C'est dans cette même perspective, mais plus réceptive et infiniment plus ouverte, que se situent les «Lettres» du Comte Paul Vasili, publiées dans la Nouvelle Revue sous le titre «La Société de Madrid» (15 novembre, 1 décembre, 15 décembre 1885, 1 et 15 janvier 1886). L'ensemble est repris dans un ouvrage: La Société de Madrid, qui, en 1886, en est à sa troisième édition. Ce livre est certainement le témoignage en français le plus complet, le mieux informé, le plus «vivant, sur l'Espagne du dernier quart du XIXe siècle et, plus précisément, sur les cinq ou six premières années de la Restauration, durant lesquelles le Comte Vasili, qui se présente comme «un vieux diplomate» (p. 137), est en résidence à Madrid. Ce personnage, d'esprit alerte et à la plume facile, a déjà publié dans la Nouvelle Revue plusieurs ouvrages similaires: La Société de Berlin (1884), La Société de Vienne (1885), La Société de Londres (1885), résultats d'un itinéraire diplomatique particulièrement attentif aux milieux traversés et qui lui permet, au moins implicitement, de mieux mettre en valeur ce qu'il appelle l'originalié espagnole.

Le destinataire, probablement fictionnel, de ces «Lettres» est un jeune diplomate qui doit incessamment s'installer à Madrid et que son prédécesseur, prévenant, paternel et riche d'expérience, veut initier à l'Espagne. Chaque «Lettre» présente d'une manière homogène une facette de la vie madrilène et l'ensemble des vingt cinq «lettres» du livre (vingt deux ont été publiées dans la revue) constitue un tableau complet de la société de la capitale, tableau que nous, récepteurs du XXe siècle, pourrions structurer selon un schéma d'approche plus sociologique, à savoir:

  1. La Cour (Le Roi, l'entourage du Roi, la Cour..., bref, ce que Juliette Lamber appelle cosas de España, c'est-à-dire, les relations princières, les intrigues et les événements de la haute société qui alimentent les conversations dans le cercle réduit des «gens du monde», dans lequel le Comte Vasili évolue comme un poisson dans l'eau...).

--- ÉNONCÉ ---
Répondez aux questions suivantes à l'aide du texte sur La Société de Madrid.
1. Dans quelle revue les « Lettres » du Comte Paul Vasili ont-elles paru ?
2. Comment le Comte Vasili se présente-t-il ?
3. Combien de « lettres » le livre réunit-il, et combien avaient été publiées dans la revue ?

Entrées de questions spatiales:
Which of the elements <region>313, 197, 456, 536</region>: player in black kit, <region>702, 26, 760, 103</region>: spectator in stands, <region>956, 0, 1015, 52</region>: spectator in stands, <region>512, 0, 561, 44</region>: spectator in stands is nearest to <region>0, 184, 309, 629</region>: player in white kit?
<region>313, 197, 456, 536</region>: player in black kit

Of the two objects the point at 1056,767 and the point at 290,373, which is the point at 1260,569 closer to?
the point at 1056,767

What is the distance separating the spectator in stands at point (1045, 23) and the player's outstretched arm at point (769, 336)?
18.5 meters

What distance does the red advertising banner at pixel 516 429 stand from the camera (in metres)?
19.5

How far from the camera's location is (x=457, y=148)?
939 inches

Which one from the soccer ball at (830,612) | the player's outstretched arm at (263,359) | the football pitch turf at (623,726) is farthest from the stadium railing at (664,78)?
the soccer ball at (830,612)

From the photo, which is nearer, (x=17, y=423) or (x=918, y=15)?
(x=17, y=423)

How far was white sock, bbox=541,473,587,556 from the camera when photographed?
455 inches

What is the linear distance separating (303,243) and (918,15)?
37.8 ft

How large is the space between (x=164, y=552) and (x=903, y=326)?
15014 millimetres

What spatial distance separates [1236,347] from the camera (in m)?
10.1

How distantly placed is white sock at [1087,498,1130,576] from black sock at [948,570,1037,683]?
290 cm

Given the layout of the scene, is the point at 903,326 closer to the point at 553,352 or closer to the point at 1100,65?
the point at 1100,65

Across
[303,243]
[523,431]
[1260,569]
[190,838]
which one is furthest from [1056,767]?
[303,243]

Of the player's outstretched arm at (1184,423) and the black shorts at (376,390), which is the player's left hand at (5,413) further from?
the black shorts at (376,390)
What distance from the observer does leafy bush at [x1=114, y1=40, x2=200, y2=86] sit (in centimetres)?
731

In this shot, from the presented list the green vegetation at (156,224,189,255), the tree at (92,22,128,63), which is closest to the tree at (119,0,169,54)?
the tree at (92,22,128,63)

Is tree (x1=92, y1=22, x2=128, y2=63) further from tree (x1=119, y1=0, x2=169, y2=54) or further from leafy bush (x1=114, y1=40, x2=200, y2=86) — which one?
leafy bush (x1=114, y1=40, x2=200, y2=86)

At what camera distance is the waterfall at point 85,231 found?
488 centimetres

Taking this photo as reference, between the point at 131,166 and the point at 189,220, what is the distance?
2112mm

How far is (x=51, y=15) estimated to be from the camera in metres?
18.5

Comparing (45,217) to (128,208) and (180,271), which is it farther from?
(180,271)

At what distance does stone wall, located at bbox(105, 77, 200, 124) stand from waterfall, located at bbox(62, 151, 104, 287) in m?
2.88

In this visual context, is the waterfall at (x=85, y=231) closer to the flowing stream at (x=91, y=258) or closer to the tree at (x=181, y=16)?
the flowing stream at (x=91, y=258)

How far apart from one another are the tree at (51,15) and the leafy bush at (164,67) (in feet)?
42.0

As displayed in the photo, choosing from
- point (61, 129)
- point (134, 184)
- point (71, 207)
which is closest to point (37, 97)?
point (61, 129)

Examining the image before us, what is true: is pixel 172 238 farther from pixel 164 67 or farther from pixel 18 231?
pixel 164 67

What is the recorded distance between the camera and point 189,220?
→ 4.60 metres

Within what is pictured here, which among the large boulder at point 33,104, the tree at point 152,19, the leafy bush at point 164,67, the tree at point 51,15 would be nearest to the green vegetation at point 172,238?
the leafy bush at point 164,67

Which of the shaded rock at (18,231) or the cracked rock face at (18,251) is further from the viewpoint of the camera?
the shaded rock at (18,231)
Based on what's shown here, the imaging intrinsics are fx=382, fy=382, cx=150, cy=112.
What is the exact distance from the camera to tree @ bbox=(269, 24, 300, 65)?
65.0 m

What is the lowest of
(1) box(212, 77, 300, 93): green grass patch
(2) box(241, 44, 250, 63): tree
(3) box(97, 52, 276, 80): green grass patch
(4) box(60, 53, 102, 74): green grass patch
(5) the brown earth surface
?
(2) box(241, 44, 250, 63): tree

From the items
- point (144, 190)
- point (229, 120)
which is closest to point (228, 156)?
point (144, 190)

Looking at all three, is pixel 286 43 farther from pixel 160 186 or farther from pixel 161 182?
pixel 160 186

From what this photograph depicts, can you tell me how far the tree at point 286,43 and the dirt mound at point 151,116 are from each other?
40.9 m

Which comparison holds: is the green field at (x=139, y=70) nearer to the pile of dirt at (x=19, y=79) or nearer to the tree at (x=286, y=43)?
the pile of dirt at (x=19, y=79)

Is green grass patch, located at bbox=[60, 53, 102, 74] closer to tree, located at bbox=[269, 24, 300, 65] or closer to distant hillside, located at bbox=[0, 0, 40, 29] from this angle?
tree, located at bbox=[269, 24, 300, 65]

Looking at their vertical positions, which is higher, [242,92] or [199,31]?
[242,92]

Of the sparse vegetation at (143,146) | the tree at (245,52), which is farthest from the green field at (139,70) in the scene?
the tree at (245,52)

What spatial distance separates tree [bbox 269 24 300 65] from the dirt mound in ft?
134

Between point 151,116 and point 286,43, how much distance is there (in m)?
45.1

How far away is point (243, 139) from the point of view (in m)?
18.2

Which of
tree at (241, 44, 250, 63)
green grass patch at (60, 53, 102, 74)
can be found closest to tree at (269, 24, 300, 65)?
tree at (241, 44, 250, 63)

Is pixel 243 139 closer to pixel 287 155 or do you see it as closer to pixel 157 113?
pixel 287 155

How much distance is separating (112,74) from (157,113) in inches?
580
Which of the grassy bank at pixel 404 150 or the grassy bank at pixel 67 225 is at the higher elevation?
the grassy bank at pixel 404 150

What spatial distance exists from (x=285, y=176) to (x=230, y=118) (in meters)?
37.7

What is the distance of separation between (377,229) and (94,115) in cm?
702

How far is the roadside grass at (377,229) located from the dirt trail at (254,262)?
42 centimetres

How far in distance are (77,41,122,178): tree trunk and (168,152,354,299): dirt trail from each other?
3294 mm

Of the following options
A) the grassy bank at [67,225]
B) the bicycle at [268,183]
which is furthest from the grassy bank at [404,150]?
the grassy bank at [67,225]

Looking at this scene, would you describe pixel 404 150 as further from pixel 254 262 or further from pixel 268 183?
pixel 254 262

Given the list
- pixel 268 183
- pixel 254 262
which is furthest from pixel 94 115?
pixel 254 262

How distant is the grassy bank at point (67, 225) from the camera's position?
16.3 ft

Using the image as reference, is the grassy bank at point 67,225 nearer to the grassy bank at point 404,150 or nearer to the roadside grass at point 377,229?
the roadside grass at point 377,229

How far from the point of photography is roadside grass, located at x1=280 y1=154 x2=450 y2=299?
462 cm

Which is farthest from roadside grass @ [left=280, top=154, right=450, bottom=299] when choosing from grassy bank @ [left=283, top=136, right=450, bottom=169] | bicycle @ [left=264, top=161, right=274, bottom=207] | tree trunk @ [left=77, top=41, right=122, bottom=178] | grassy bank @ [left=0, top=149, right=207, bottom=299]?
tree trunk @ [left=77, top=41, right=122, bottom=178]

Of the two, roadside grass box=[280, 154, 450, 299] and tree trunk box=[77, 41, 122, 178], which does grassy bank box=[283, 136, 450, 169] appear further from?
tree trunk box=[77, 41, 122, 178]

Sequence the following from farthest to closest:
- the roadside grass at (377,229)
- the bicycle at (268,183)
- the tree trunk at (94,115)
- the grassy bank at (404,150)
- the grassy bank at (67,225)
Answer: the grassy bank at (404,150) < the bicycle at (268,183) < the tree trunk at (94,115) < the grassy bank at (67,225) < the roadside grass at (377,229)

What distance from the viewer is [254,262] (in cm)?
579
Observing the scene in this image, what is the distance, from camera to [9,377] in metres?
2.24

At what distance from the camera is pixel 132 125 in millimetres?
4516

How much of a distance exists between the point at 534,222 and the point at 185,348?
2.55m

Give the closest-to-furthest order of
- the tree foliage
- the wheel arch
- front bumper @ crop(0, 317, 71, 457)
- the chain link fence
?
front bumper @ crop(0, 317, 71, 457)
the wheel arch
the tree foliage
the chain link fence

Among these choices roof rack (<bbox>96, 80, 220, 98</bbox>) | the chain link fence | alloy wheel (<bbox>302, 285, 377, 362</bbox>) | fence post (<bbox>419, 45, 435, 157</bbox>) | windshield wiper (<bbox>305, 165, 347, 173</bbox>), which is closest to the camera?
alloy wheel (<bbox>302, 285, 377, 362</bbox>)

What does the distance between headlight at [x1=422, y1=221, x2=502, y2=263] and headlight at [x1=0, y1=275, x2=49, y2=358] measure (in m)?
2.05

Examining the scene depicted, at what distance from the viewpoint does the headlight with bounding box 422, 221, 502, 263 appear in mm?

--- CORRIGÉ ---
1. Dans la Nouvelle Revue.
2. Comme « un vieux diplomate ».
3. Le livre en réunit vingt-cinq, dont vingt-deux avaient été publiées dans la revue.